At about midday, jurors reported that they were unable to agree on the counts against Singer, and Criminal Court Judge W. Otis Higgs Jr. declared a mistrial, prosecutor Bill Bright said.

Bright said prosecutors want to put the case, involving the Forest Hill funeral businesses, before another jury. June 30 has been set for lawyers to report back to the court.

Singer is one of three men accused in Tennessee of stealing millions of dollars from trust funds used to back prepaid funerals and cemetery maintenance at the Forest Hill funeral businesses. He was charged with one count of conspiracy to commit theft of property over $60,000, one count of theft of property over $60,000 and five counts of money laundering.

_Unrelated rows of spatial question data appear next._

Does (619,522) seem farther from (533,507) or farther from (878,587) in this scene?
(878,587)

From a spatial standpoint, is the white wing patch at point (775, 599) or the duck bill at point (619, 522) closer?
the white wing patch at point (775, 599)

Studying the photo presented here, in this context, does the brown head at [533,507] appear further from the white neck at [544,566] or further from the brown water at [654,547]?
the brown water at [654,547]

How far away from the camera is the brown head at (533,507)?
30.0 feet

Jurors received the case on May 12 and had deliberated more than 50 hours over nine days.

During a 23-day trial, they heard complex testimony about finances as well as emotional accounts from victims in the case.

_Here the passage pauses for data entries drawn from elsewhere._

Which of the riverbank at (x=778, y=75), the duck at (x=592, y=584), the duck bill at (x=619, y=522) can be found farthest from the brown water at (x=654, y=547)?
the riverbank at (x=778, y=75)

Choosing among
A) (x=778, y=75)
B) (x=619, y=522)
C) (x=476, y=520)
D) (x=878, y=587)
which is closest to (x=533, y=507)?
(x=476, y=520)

More than 13,000 people saw most of the value of their prepaid funeral policies temporarily wiped out after Forest Hill Funeral Home owner Clayton Smart declared in 2006 that the businesses would not honor the contracts in full.

The state later seized the businesses and began honoring the policies again.

Prosecutors accused Singer, a former Smith Barney investment adviser from Pennsylvania, of conspiring with Smart and others to steal the money.

The prosecutors said they found $2.8 million from Forest Hill trust funds in Singer’s personal accounts.

Singer’s team of defense attorneys, led by Robert F. Katzberg of New York, attacked the credibility of prosecution witnesses. They also said Smart manipulated Singer into participating.

Katzberg and other lawyers were flying home Monday afternoon and unavailable for comment, said Kemper Durand, a Memphis attorney who also worked on the case.

In addition to the potential retrial in Tennessee, Singer faces criminal charges in Indiana.

And on March 9, Shelby County Chancellor Arnold Goldin ruled in a civil case that Singer shared liability for the losses at Forest Hill.